La obra contempla la construcción de más de 9 kilómetros de redes internas, una línea de impulsión superior a los 4 kilómetros, una estación de bombeo con respaldo eléctrico y un sistema de tratamiento de aguas residuales que incluye desinfección con tecnología ultravioleta (UV), poco común en zonas rurales del país.
Durante una reciente visita a la zona, el gobernador Eduardo Verano resaltó que el avance del proyecto refleja el momento en el que el saneamiento básico empieza a llegar a los corregimientos, después de que las cabeceras municipales alcanzaran altos niveles de cobertura.
“El verdadero impacto social se ve cuando estas obras llegan a los territorios rurales”, señaló el mandatario, al tiempo que destacó que Aguada de Pablo representa uno de los casos más avanzados del Plan Departamental de Agua.
El proyecto, cuya inversión ronda los $20.000 millones, no solo amplía la infraestructura existente, sino que incorpora equipos de bombeo, protecciones eléctricas y sistemas de respaldo que permitirán mantener el servicio incluso ante fallas de energía.
La secretaria de Agua Potable y Saneamiento Básico, Lady Johanna Ospina, explicó que la obra se encuentra en su fase final y solo resta completar el proceso de energización y pruebas técnicas para ponerla en funcionamiento.
“Estamos muy cerca de que Aguada de Pablo pase del cero al cien por ciento en cobertura. Además de mejorar la calidad de vida, este sistema evitará que las aguas residuales sigan llegando sin tratamiento al Embalse del Guájaro”, indicó.
Ospina subrayó que el proyecto cuenta con una planta de tratamiento con tecnología avanzada, algo poco habitual en corregimientos rurales, lo que permitirá que las aguas regresen al entorno en condiciones controladas y seguras.
En la comunidad, la expectativa es alta. Carlos Alberto Acuña Ruiz, presidente de la Junta de Acción Comunal del sector central del corregimiento, aseguró que el impacto será inmediato.
“Dejar de ver las aguas residuales corriendo por la arena va a cambiar todo: la salud, el ambiente y la tranquilidad de la gente.
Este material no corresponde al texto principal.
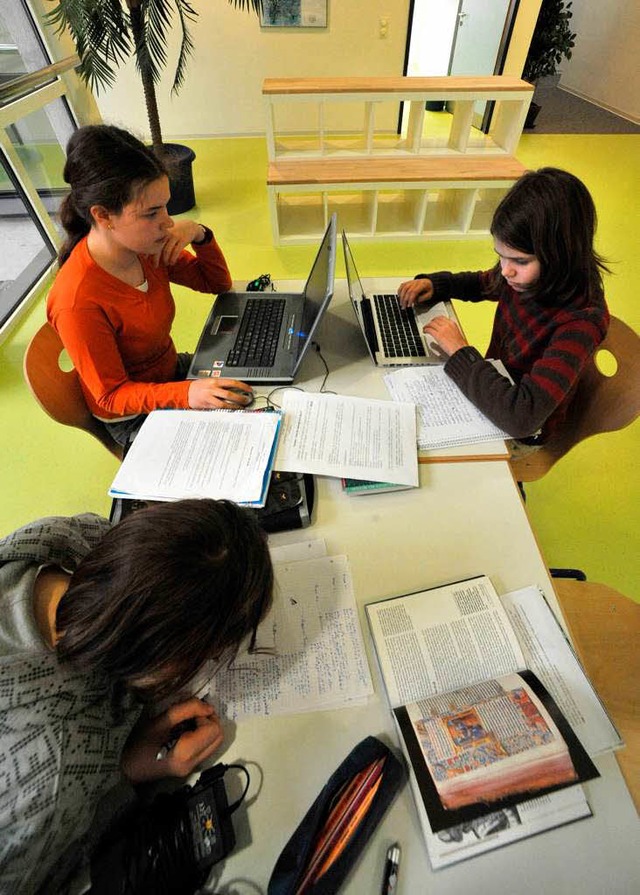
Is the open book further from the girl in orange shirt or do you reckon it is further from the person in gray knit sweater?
the girl in orange shirt

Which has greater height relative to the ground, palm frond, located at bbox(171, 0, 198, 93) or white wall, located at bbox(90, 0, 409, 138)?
palm frond, located at bbox(171, 0, 198, 93)

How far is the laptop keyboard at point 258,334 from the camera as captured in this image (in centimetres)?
113

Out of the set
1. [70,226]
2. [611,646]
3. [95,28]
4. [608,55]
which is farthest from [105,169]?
[608,55]

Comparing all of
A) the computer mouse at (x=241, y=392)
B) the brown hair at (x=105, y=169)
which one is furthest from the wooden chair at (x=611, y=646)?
the brown hair at (x=105, y=169)

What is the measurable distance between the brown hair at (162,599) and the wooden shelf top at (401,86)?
2.79m

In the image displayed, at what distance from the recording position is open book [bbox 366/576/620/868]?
0.51 m

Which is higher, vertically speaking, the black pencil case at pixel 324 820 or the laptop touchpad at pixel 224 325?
the black pencil case at pixel 324 820

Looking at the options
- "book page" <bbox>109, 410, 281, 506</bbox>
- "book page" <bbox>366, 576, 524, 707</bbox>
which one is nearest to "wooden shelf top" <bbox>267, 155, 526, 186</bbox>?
"book page" <bbox>109, 410, 281, 506</bbox>

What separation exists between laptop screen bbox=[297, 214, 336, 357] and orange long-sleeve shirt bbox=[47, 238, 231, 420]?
0.34m

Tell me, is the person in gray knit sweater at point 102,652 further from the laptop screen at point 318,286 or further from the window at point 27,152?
the window at point 27,152

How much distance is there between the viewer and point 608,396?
1045 mm

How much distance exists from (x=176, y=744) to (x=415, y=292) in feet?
3.92

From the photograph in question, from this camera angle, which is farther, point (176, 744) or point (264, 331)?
point (264, 331)

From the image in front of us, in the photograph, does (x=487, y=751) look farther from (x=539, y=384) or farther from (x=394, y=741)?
(x=539, y=384)
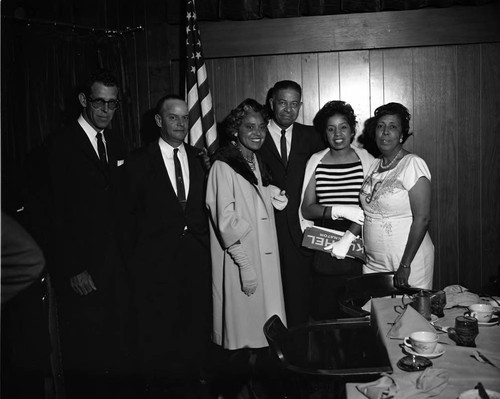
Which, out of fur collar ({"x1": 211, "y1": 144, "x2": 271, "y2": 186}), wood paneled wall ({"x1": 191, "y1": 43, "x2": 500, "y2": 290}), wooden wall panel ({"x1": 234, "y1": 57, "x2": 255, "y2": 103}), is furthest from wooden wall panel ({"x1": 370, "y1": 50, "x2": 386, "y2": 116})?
fur collar ({"x1": 211, "y1": 144, "x2": 271, "y2": 186})

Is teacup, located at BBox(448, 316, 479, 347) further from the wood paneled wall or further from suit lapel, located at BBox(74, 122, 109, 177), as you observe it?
the wood paneled wall

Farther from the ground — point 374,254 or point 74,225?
point 74,225

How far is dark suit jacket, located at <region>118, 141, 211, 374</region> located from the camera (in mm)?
3289

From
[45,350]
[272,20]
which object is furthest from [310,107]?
[45,350]

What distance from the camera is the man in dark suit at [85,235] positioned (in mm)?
3209

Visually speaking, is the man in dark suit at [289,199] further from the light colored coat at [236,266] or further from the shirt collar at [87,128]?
the shirt collar at [87,128]

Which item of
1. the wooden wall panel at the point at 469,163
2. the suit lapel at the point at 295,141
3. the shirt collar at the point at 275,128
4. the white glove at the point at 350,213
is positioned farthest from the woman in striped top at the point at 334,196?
the wooden wall panel at the point at 469,163

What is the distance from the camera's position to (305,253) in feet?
12.3

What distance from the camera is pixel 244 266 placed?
10.6 feet

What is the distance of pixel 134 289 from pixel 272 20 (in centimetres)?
238

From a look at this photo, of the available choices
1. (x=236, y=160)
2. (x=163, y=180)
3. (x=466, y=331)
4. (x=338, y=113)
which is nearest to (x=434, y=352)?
(x=466, y=331)

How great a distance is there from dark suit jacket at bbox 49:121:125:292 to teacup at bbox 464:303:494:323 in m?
2.11

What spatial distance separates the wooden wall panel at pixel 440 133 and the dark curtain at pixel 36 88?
2.34 meters

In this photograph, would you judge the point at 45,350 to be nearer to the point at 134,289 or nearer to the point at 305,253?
the point at 134,289
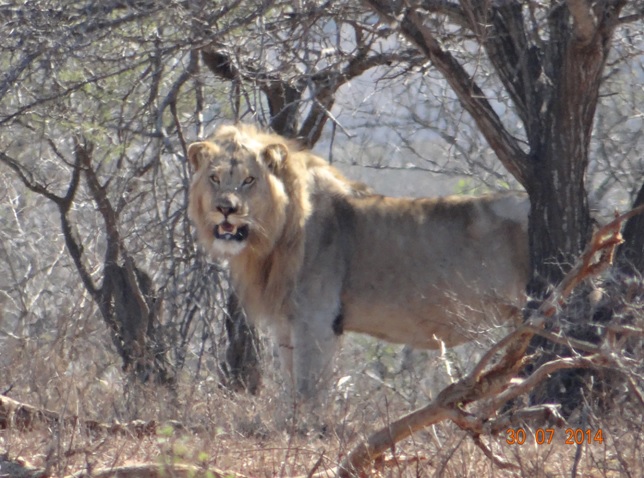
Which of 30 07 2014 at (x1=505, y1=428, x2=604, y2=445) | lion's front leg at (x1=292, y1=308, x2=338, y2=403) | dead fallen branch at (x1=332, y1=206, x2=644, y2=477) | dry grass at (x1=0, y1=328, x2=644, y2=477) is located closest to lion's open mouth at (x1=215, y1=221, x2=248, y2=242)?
lion's front leg at (x1=292, y1=308, x2=338, y2=403)

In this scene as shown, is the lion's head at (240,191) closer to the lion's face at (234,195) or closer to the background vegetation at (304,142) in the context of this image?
the lion's face at (234,195)

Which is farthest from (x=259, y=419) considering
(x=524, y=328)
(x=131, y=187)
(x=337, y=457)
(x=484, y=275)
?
(x=131, y=187)

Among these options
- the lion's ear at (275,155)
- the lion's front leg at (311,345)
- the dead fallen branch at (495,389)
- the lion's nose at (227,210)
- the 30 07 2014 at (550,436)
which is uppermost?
the lion's ear at (275,155)

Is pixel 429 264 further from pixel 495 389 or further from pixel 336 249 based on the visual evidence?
pixel 495 389

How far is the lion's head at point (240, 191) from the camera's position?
23.8 ft

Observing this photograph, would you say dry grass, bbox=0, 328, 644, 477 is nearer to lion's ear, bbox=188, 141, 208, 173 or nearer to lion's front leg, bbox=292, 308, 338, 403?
lion's front leg, bbox=292, 308, 338, 403

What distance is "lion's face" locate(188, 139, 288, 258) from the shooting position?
23.7 ft

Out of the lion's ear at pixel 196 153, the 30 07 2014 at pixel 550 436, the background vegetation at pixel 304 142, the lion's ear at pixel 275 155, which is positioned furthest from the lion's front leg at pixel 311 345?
the 30 07 2014 at pixel 550 436

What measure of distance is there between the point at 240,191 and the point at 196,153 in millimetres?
392

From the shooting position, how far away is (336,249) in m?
7.69

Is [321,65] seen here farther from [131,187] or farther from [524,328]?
[524,328]

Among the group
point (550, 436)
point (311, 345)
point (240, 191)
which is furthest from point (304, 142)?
point (550, 436)

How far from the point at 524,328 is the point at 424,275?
3.61 m

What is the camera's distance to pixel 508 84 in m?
6.97
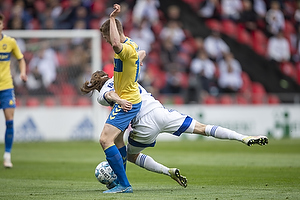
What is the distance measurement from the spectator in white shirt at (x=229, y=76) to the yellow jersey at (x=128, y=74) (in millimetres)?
12751

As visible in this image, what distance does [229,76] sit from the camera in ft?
64.7

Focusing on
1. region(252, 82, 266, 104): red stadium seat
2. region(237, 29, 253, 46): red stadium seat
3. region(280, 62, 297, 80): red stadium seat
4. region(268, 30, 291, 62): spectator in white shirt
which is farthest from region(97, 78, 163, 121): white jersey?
region(237, 29, 253, 46): red stadium seat

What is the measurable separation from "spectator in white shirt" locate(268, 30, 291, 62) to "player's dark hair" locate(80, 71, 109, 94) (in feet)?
48.9

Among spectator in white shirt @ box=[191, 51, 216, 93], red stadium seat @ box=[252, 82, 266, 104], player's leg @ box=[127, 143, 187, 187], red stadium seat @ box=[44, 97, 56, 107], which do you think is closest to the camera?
player's leg @ box=[127, 143, 187, 187]

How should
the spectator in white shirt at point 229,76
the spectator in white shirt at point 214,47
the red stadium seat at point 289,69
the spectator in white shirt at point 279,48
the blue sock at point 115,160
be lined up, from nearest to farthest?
the blue sock at point 115,160 → the spectator in white shirt at point 229,76 → the spectator in white shirt at point 214,47 → the spectator in white shirt at point 279,48 → the red stadium seat at point 289,69

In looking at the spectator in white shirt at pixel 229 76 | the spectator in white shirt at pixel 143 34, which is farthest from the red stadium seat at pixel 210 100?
the spectator in white shirt at pixel 143 34

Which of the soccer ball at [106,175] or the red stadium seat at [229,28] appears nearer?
the soccer ball at [106,175]

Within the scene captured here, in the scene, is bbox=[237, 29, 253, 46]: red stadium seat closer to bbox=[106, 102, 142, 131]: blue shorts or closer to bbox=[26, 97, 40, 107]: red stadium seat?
bbox=[26, 97, 40, 107]: red stadium seat

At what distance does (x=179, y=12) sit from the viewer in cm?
2253

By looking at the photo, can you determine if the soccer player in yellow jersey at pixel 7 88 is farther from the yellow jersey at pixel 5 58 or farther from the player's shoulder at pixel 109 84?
the player's shoulder at pixel 109 84

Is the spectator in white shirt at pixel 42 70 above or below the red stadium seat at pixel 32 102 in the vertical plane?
above

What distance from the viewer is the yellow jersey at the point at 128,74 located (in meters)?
6.95

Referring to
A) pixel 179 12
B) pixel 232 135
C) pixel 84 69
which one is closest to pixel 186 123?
pixel 232 135

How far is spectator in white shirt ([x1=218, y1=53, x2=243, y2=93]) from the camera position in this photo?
19656mm
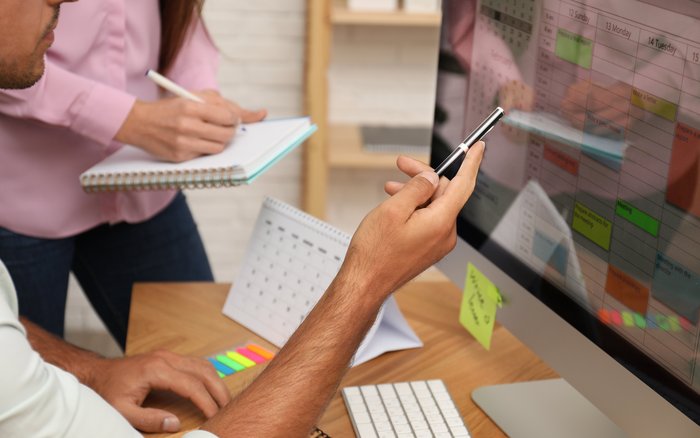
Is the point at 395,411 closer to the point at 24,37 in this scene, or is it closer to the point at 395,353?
the point at 395,353

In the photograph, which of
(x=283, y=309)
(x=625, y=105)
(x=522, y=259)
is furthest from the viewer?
(x=283, y=309)

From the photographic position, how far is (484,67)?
106cm

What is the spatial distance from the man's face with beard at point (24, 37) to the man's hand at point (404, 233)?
1.55 feet

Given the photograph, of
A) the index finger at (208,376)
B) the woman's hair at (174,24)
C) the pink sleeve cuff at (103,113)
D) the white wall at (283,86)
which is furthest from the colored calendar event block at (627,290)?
the white wall at (283,86)

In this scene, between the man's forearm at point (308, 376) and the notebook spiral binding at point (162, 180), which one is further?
the notebook spiral binding at point (162, 180)

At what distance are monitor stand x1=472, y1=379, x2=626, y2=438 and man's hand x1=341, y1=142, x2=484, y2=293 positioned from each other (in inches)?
9.9

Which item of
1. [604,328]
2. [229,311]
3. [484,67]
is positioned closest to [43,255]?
[229,311]

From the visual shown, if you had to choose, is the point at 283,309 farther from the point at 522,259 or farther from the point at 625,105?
the point at 625,105

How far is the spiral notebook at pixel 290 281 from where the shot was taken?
116cm

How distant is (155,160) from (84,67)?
0.75 ft

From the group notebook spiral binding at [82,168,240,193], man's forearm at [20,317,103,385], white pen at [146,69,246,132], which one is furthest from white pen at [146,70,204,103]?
man's forearm at [20,317,103,385]

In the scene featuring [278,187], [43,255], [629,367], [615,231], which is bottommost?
[278,187]

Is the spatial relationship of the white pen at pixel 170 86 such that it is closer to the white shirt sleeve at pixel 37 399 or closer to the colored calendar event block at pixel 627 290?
the white shirt sleeve at pixel 37 399

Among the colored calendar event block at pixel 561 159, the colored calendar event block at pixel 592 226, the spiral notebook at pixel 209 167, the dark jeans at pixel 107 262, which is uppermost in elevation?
the colored calendar event block at pixel 561 159
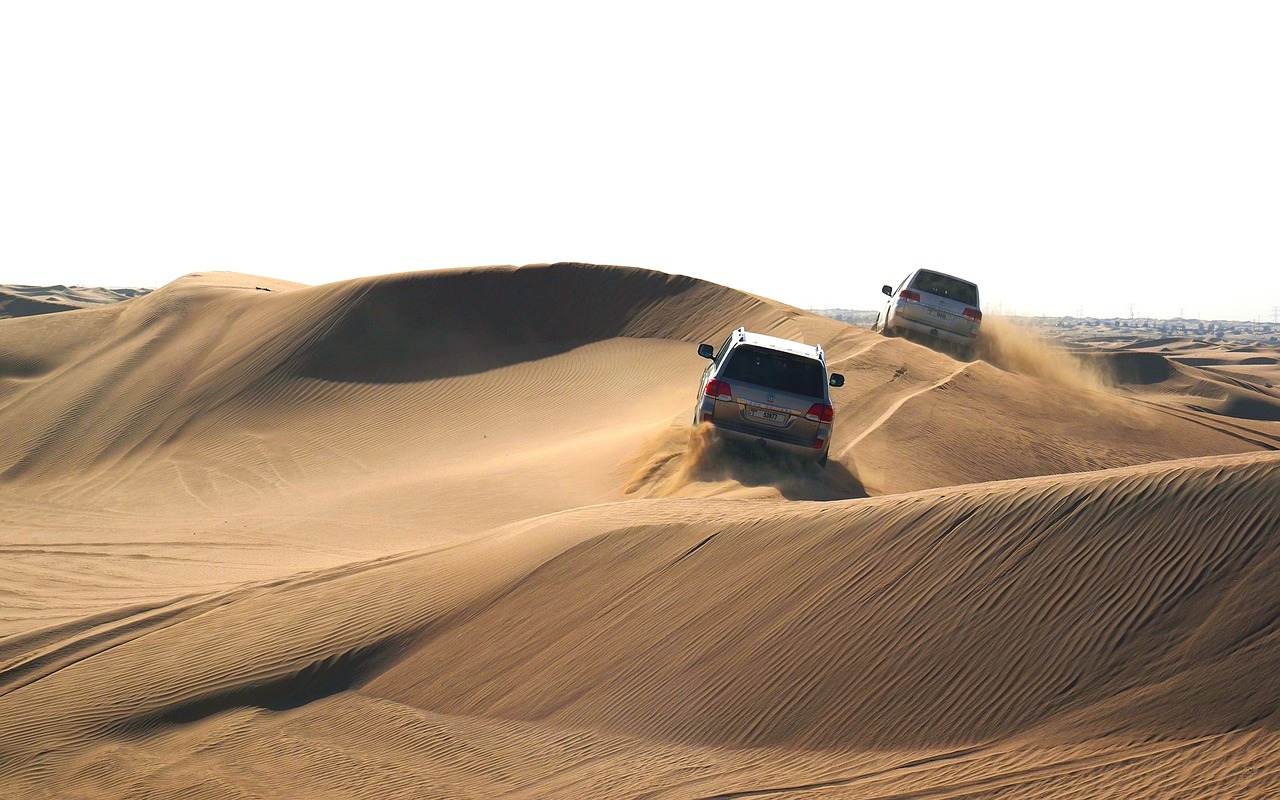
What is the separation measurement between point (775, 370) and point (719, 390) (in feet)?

Sabemos que la obra está casi lista y esperamos que pronto todas las casas puedan conectarse”, expresó.
Con la entrada en operación del sistema, Aguada de Pablo dejará atrás problemas históricos asociados a insalubridad, malos olores y proliferación de mosquitos, dando paso a un esquema de saneamiento integral que transformará la vida diaria del corregimiento.